Kush Saxena: We've been leveraging AI for the last seven or eight years in very serious ways, so at some level everything that we've done last year is really just a continuation of what we've done in the past. We have lots of use cases that we use AI for -- but our most prominent use cases, and the ones that we go to market with -- center around fraud, data and analytics for predicting customer intent and driving commerce behavior.

Those are ideas that we are using it at large scale. We move, on our payments network, about 50-60 billion transactions. We score all of them for fraud. We've got some of the most sophisticated fraud scoring technology. Then on the data and analytics side from a commerce standpoint, we see a lot of transaction data, which we cleanse and anonymize and then drive commerce value out of because our data represents not just customer interest. It actually represents true customer intent on which customers have acted because they've actually transacted -- so merchants and banks find the data very useful. Yes, we've used AI extensively and will continue to do so.

For these AI cases, have you sourced your own internal talent? Are you hiring more data scientists and data engineers?

Saxena: It's all of the above. We've leveraged third-party help where we've needed to leverage third-party help. We've gone ahead and acquired some of those companies -- we bought a company called Brighterion which powers all of our fraud technology. We bought a company called NuData, which does behavioral biometrics on authentication technology. We bought a company called Applied Predictive Technologies, which does simulation for customers on commercial value propositions and pilots for retailers and hospitality companies. We've acquired companies and of course, we are hiring quite aggressively for our own internal talent on data science, as well.

Having more data can be axiomatic to having good AI, but there are challenges to doing good AI on small data.
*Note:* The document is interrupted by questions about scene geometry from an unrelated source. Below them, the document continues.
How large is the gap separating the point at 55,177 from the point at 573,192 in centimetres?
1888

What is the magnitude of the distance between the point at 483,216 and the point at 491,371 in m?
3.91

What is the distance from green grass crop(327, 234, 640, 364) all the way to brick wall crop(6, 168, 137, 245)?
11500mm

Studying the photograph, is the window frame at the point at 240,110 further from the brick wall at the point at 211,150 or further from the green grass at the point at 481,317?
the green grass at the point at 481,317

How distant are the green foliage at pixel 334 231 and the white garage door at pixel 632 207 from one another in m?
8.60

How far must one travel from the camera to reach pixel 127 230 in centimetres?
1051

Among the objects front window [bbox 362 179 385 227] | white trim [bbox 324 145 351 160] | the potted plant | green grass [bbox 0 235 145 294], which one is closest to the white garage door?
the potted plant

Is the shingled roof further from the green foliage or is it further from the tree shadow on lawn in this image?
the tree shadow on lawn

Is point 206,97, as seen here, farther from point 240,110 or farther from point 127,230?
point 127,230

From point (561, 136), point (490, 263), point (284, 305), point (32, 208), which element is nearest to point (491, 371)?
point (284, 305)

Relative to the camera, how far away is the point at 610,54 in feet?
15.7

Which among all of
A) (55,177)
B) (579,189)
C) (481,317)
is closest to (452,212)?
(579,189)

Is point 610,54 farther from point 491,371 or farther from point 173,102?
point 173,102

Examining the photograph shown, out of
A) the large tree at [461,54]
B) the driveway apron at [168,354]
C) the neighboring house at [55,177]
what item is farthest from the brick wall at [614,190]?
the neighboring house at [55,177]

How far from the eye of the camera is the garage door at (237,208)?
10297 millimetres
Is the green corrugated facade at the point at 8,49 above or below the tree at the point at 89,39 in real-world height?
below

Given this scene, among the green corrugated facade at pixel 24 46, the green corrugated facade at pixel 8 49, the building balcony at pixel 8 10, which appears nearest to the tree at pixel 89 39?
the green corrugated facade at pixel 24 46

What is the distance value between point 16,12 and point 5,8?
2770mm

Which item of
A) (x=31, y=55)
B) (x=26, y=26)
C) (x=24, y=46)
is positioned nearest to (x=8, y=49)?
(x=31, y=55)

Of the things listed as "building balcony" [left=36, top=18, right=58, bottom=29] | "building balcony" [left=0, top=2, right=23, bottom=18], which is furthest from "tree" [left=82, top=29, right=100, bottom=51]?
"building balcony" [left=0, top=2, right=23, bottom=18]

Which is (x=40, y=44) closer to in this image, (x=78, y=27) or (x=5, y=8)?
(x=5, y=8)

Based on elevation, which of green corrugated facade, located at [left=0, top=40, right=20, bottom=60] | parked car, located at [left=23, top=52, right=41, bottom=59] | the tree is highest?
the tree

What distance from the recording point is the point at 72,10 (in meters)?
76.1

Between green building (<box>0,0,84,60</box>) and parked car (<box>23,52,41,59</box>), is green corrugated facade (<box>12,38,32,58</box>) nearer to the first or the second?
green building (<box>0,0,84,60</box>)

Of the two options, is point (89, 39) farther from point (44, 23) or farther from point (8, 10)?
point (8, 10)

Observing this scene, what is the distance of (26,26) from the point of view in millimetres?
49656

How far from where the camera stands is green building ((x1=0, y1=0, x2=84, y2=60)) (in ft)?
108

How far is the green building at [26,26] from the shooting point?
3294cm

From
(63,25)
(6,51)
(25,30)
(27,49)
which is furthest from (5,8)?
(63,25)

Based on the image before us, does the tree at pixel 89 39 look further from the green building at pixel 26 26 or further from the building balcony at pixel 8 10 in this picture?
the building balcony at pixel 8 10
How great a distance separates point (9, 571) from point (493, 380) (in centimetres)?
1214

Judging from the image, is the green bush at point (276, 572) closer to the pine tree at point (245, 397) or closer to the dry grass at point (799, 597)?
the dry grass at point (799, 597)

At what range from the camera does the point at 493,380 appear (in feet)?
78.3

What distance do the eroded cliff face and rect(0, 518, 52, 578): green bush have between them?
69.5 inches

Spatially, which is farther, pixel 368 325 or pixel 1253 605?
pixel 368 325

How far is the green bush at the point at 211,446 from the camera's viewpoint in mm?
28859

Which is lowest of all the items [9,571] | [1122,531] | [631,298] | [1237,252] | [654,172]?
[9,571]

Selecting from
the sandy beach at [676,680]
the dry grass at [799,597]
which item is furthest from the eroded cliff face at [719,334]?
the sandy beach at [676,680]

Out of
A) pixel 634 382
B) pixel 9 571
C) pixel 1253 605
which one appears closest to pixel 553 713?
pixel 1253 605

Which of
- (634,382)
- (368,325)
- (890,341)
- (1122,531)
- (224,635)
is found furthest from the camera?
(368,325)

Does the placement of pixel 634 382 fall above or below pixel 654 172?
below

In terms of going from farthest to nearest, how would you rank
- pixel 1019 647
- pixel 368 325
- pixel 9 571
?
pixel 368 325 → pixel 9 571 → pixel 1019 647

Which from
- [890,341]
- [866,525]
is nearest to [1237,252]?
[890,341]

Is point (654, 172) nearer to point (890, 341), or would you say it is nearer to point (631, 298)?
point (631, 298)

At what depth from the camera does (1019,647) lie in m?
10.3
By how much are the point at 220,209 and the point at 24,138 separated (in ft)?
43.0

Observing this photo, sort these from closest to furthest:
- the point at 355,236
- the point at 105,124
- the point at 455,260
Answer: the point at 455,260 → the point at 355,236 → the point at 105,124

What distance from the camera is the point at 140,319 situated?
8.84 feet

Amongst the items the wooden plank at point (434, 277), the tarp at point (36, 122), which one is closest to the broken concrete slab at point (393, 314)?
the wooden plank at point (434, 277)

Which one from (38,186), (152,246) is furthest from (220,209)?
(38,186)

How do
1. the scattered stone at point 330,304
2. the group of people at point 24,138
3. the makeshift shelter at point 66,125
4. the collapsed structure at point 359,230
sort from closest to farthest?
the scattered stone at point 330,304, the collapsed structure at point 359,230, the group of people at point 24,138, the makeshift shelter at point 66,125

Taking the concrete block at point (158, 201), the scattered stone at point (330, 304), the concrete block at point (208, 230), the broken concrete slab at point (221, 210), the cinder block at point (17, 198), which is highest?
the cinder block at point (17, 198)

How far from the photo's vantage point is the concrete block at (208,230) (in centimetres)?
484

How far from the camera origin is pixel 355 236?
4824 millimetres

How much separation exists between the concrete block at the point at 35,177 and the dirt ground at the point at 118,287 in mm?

How do you manage that?

Saxena: I think having good data is axiomatic with good AI. You can have a lot of data at relatively lower levels of quality, which may lead you to completely wrong outcomes. If you think about bias inherent in data sets and the value of explainability, more data actually makes that harder. More data could pronounce and amplify bias, and more data could make explainability harder. So in my mind, I think there are certain problem sets and problem types where more data helps where outcomes are incontrovertible -- but if you are looking at AI for judgment type problems, I think good data is much more important than more data.